掲載本文
####################

医師が年収を上げるにはどんな方法があるのか、じっくり考えてみましょう。
勤務医であれば、まずは給与アップについて病院側と交渉してみることです。病院の規模や在籍する医師数によっても変わりますが、通常は医師に辞められると病院にとって大きなダメージになりますから、少なくとも話は聞いてもらえるのではないでしょうか。病院への貢献度が高い医師なら、給与アップの可能性も高いはずです。
ただ、職場の人間関係によってはお金の話がしにくい場合もあるかもしれません。また、希望どおり給与が上がったとしても、それに対する実績や貢献を求められることは間違いないでしょう。
収入面で評価されやすい資格といえば、やはり専門分野の学会資格です。認定医、専門医、指導医といった資格の取得には手がけた症例数など具体的な実績が必要になるため、スキルや知識を有している裏付けにもなります。
また、専門分野以外でも取得できる資格はたくさんあります。代表的なものを挙げると、産業医や認知症サポート医、難病指定医、インフェクションコントロールドクター(ICD)などでしょうか。これらの資格は医師の活躍の領域を広げてくれるため、将来的な年収アップにもつながる可能性があります。
勤務医として出世して高い役職に就けば、相応の責任もついて回りますが収入も上がります。また、医師不足の地域であれば、最初から管理職として高額な年収を提示している医療機関も数多くあります。
もちろん過去の経験や実績が認められれば、それだけで高年収を得ることも可能でしょう。裏を返せば、高年収を得るまでにはそれなりの時間も必要だということです。そして、実績が認められて50歳で院長に就任したとしても、医師としてのキャリアを考えると高年収を得られる期間はそう長くはありません。
また、勤務医である以上は他にも出世を目指すライバルがいるはずです。医療機関によっては競争率も高いでしょうから、自身のキャリアプランをしっかり組み立てながら働いていく必要があります。
現在の診療科では思うように年収が増えない、割に合わない、そんな経済的な理由から転科を考える医師も多くいます。
一般論でいえば、自由診療に携わる医師は高収入だと考えられています。美容外科や美容皮膚科に転科する医師が多いのは、そのような背景もあるでしょう。皮膚科医や形成外科医が将来的な開業に向けて、美容医療を習得するために転科するケースも多いようです。
また、心臓血管外科における胸腔鏡手術や消化器外科における腹腔鏡手術など、希少なスキルを有する医師も高収入を得ています。決して転科は容易ではありませんが、大幅な年収アップを目指してチャレンジする医師もいます。
いずれにしても、転科は早いほど有利です。その領域で経験を積んできた医師に早く追いつくためにも、できるだけ早期の決断をおすすめします。

####################

所与の記録
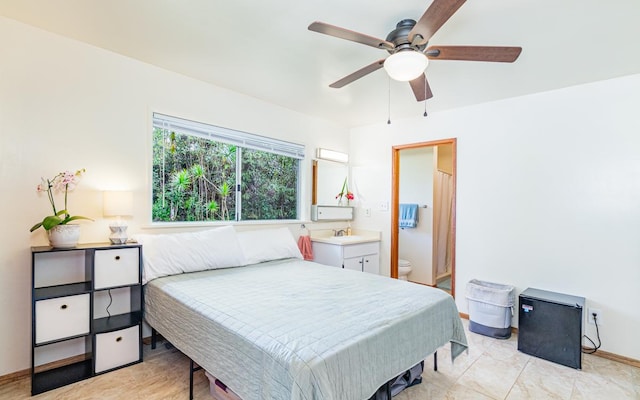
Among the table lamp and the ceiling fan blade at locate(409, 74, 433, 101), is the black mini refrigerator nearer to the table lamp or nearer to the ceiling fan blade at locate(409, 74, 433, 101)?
the ceiling fan blade at locate(409, 74, 433, 101)

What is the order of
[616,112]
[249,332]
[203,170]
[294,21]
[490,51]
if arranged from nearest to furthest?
[249,332] → [490,51] → [294,21] → [616,112] → [203,170]

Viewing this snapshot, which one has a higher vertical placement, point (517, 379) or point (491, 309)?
point (491, 309)

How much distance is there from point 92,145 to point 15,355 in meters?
1.58

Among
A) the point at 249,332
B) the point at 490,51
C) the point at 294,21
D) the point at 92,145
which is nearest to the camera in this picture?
the point at 249,332

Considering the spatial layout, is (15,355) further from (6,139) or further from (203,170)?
(203,170)

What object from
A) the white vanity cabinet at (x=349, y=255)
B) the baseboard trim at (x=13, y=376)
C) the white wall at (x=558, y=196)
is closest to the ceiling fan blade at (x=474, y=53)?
the white wall at (x=558, y=196)

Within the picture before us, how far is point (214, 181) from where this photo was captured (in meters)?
3.29

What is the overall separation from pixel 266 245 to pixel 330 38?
6.52 feet

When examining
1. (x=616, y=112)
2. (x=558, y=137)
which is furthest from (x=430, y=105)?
(x=616, y=112)

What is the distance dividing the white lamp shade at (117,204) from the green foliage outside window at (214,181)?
17.5 inches

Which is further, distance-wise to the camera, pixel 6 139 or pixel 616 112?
pixel 616 112

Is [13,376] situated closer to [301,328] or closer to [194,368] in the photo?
[194,368]

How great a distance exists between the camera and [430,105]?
3547mm

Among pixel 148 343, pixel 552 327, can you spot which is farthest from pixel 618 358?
pixel 148 343
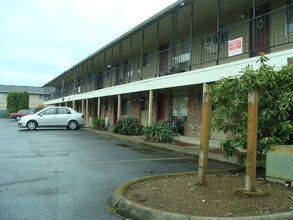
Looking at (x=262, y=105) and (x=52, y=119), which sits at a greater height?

####################

課題 1
次の記述(a)〜(c)がそれぞれ本文と一致するかを判定し、はい・いいえで答えよ。各判定には根拠となる本文の語句をそのまま引用して添えること。(a) 医師に辞められることは、通常、病院にとって大きな損害となる。(b) 産業医の資格は、専門分野の学会資格の一つとして挙げられている。(c) 転科は時期が遅いほど有利である。
課題 2
本文のうち、「一般論でいえば、自由診療に携」を含む語句で始まり「早期の決断をおすすめします。」で終わる部分を、一字一句違えずに複写せよ。
記録は本文とは独立した別個の資料である。

解答 1
(a) はい。「通常は医師に辞められると病院にとって大きなダメージになりますから」
(b) いいえ。「また、専門分野以外でも取得できる資格はたくさんあります。代表的なものを挙げると、産業医や認知症サポート医、難病指定医、インフェクションコントロールドクター(ICD)などでしょうか。」
(c) いいえ。「いずれにしても、転科は早いほど有利です。」

解答 2
一般論でいえば、自由診療に携わる医師は高収入だと考えられています。美容外科や美容皮膚科に転科する医師が多いのは、そのような背景もあるでしょう。皮膚科医や形成外科医が将来的な開業に向けて、美容医療を習得するために転科するケースも多いようです。
また、心臓血管外科における胸腔鏡手術や消化器外科における腹腔鏡手術など、希少なスキルを有する医師も高収入を得ています。決して転科は容易ではありませんが、大幅な年収アップを目指してチャレンジする医師もいます。
いずれにしても、転科は早いほど有利です。その領域で経験を積んできた医師に早く追いつくためにも、できるだけ早期の決断をおすすめします。